▸ **Directions for this task**
Would you reproduce the whole listing exactly, minus its images?

▸ **Material provided**
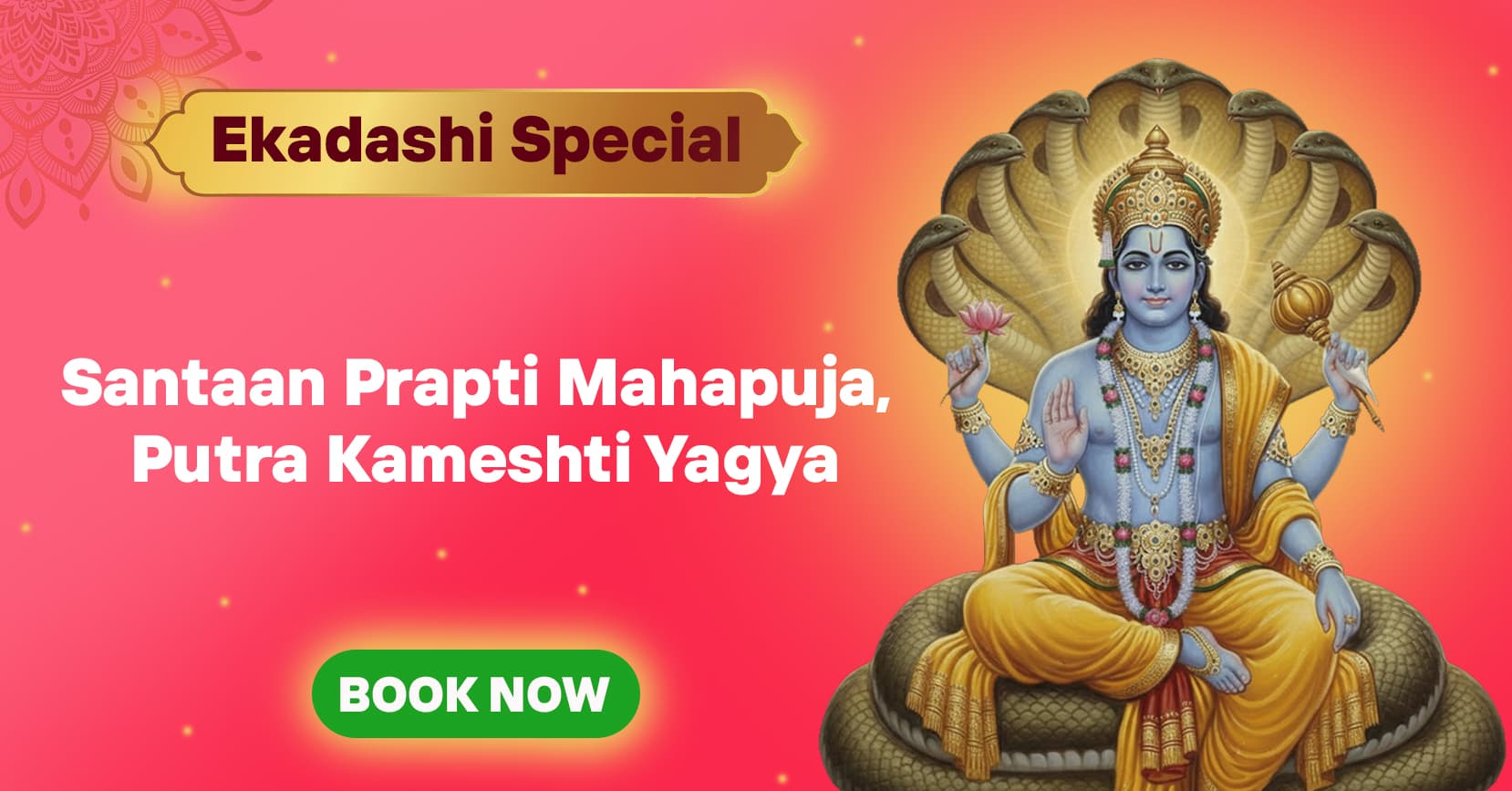 Santaan Prapti Mahapuja, Putra Kameshti Yagya, 11,000 Santaan Gopal Mantra Jaap, Vishnu Sahasranaam Paath & Panchamrit Abhishek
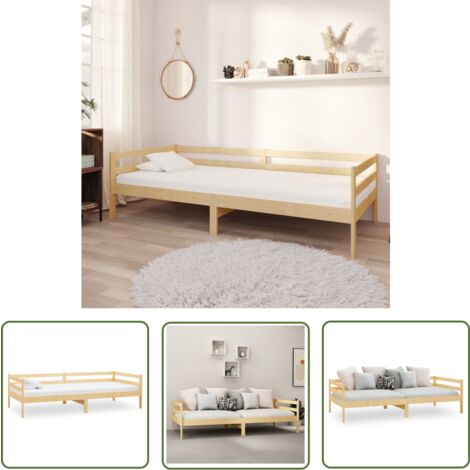 The Living Store Lit de jour sans matelas bois de pin massif 90x200 cm - Lit Convertible - Canapé Lit - Meuble Multifonction - Lit Invité - Lit Bois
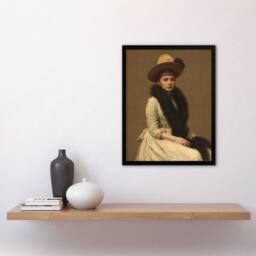 Artery8 Artists Niece Sonia Portrait Latour Framed Wall Art Print in Brown - Size: A3 - thumbnail 2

▸ **Written response**
 Santaan Prapti Mahapuja, Putra Kameshti Yagya, 11,000 Santaan Gopal Mantra Jaap, Vishnu Sahasranaam Paath & Panchamrit Abhishek
 The Living Store Lit de jour sans matelas bois de pin massif 90x200 cm - Lit Convertible - Canapé Lit - Meuble Multifonction - Lit Invité - Lit Bois
 Artery8 Artists Niece Sonia Portrait Latour Framed Wall Art Print in Brown - Size: A3 - thumbnail 2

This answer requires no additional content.